But a night’s sleep had cooled the botanist’s ardor. He excused himself from the contest, and as daylight cleared the fumes of their wine away, the two Scotchmen, no doubt, laughed heartily over their foolishness.
The Shushwaps were warlike and treacherous and changeable as wind. Living alone among them, it may be guessed that the white trader needed the proverbial wisdom of the serpent. Chief of the Shushwaps in 1841, was that Tranquille, after whom the river is named. Tranquille and Black had had words over a gun, which another Indian had left at the stores; but the chief had gone home with good humor restored. Almost at once he fell ill.
“An enemy hath done this! It is the evil eye!” muttered his wife.
“No,” answered the chief, “my only sorrow is that before I die I cannot take by the hand my best friend, Mr.

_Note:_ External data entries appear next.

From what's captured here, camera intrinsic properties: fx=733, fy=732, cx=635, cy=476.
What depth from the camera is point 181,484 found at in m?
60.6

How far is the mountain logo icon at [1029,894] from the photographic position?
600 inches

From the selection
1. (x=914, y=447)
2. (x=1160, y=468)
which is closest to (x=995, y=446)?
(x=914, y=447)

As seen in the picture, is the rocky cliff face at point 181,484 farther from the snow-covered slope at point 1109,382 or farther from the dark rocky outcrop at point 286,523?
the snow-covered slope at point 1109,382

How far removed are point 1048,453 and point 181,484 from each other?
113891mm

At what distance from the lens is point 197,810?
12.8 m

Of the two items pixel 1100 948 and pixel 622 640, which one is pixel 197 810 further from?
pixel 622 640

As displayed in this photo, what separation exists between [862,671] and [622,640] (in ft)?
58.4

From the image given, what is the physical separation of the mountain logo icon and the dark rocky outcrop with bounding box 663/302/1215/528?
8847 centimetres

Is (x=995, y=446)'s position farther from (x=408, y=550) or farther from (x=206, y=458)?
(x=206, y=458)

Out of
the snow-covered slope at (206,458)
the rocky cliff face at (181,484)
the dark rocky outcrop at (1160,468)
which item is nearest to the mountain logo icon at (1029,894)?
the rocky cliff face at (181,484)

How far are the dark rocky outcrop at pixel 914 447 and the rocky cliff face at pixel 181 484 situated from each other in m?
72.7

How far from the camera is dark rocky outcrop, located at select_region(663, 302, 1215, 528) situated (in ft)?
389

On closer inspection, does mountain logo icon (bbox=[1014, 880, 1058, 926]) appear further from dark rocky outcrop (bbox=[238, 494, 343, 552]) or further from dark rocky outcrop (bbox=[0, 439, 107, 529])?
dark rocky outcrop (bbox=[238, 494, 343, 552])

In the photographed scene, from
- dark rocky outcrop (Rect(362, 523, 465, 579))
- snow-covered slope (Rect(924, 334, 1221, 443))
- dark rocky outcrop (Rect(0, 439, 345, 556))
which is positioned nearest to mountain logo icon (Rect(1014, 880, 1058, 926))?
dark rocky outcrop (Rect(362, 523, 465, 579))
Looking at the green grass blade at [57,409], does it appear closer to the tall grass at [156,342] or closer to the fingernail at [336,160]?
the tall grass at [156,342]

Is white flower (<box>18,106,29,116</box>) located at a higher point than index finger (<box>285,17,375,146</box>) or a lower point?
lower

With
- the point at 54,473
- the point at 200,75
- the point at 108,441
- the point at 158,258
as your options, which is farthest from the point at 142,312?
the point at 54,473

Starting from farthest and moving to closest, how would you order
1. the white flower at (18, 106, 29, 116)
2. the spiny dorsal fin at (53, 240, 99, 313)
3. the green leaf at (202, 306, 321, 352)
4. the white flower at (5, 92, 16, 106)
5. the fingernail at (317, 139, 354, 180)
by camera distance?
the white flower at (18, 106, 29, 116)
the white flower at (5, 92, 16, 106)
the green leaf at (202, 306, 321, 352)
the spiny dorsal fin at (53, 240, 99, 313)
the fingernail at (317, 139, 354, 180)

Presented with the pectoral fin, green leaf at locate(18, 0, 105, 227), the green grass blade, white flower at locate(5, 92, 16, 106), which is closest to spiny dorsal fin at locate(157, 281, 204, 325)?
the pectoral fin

Black, and ask forgiveness for any hasty words.”
“Subtle is the evil medicine of the white men,” answered his wife.
“Peace, fool!” Then to the Indians in his tent: “Pay no heed to her words. Mr. Black’s heart is good. Ask him to have me buried after the white man’s fashion.”
After his death the chief’s wishes were fulfilled, and Mr. Black sent across a board coffin for the body.
But in the dead chief’s lodge lived a nephew to whom the disconsolate widow made moan.
“Ah, great chief, must thy spirit go to the happy hunting grounds alone, while he who sent thee thither bathes in the blessed sunlight? Ah, that there is none to avenge thee! Who shall now be our chief? Our young men are cowards!”
“Enraged beyond endurance,” relates Bancroft, “the youth sprang to his feet and gave the old woman a smart slap on the cheek.